SOURCE DOCUMENT
Start of Block
One of the best-performing funds by Charles Schwab, the Schwab U.S. Dividend Equity ETF (NYSEARCA:SCHD) offers an ideal blend of value and income. SCHD tracks the total return of the Dow Jones U.S. Dividend 100 Index. It invests in companies that have a steady record of increasing dividends. SCHD has a yield of 3.84% and has returned about 12.3% annually. It has an expense ratio of 0.060% and holds 103 stocks. 

Exchanging hands for $27, the fund has remained flat this year. However, it offers steady income through dividends; hence, investors must not expect high capital appreciation.

 The ETF holds some of the biggest dividend companies, like AbbVie, Chevron Corporation, Verizon Communications, Cisco Systems, and Home Depot. If you want to build a stream of passive income, SCHD won’t disappoint. 

Vanguard S&P 500 ETF

The Vanguard S&P 500 ETF (NYSEARCA:VOO) is one of the most popular and simplest funds to hold. It tracks the S&P 500 index, which consists of the 500 largest companies in the U.S. VOO holds 504 stocks and has delivered a 14.8% annualized return in the last decade. The fund has an expense ratio of 0.03%.

In 2025, VOO has smashed all records, and its assets under management currently sit at $797 billion. It has seen an inflow of over $100 billion in a year, becoming the preferred choice of investors. 

Up 14.46% year-to-date, VOO is trading for $615 and could be an ideal addition to your portfolio. It has the highest allocation in the tech sector (33.50%), followed by financials (13.80%). Its top 10 holdings include Nvidia, Microsoft, Apple, Tesla, Meta Platforms, and Broadcom. The fund has a yield of 1.16% and pays quarterly dividends.
End of Block
REQUIREMENT
Using the fund overview, explain in one to three sentences why SCHD investors should not expect high capital appreciation. The lines after this point come from a separate source.

DATA BLOCK
Start of Block
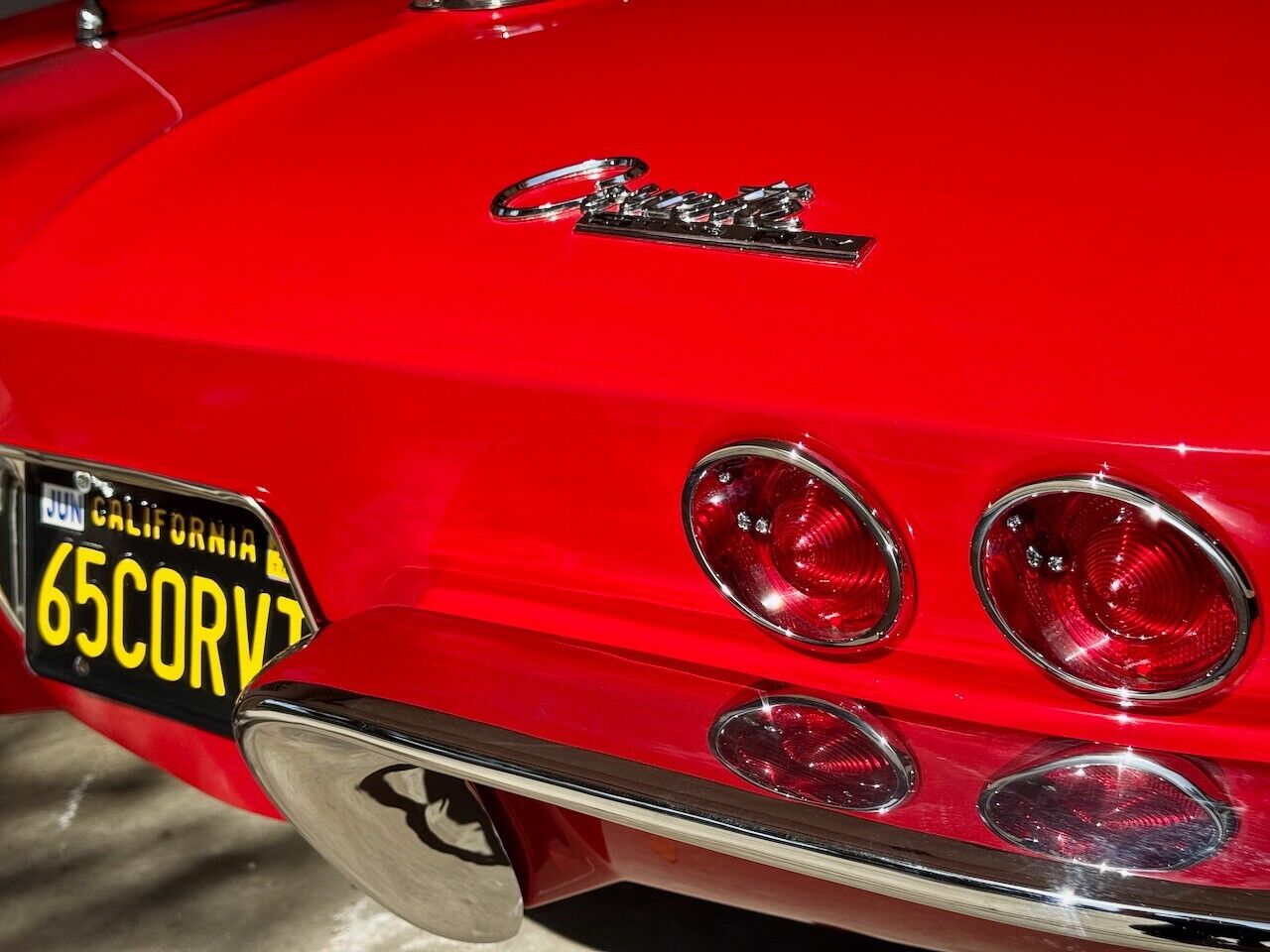 Chevrolet-Corvette-1965-Convertible-8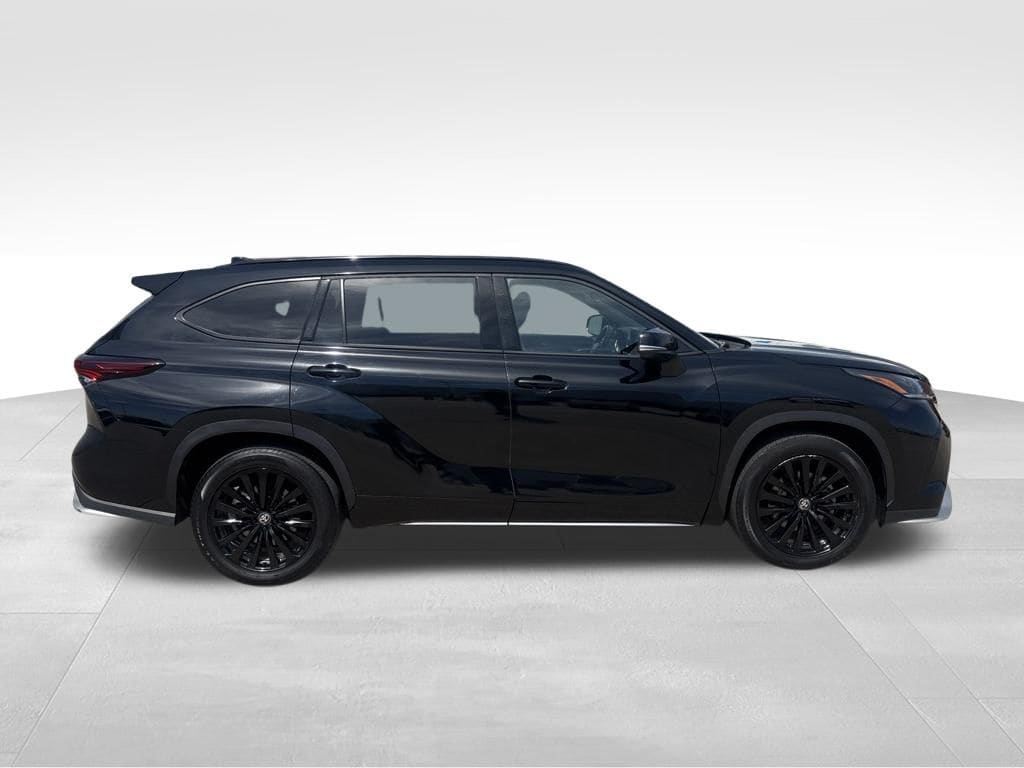 2025 Toyota Highlander XSE - Photo 6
End of Block
ANSWER SECTION
SCHD's focus is on providing steady income through dividends, so high capital appreciation is not what it is built to deliver. The overview also notes that the fund, trading at $27, has stayed flat this year.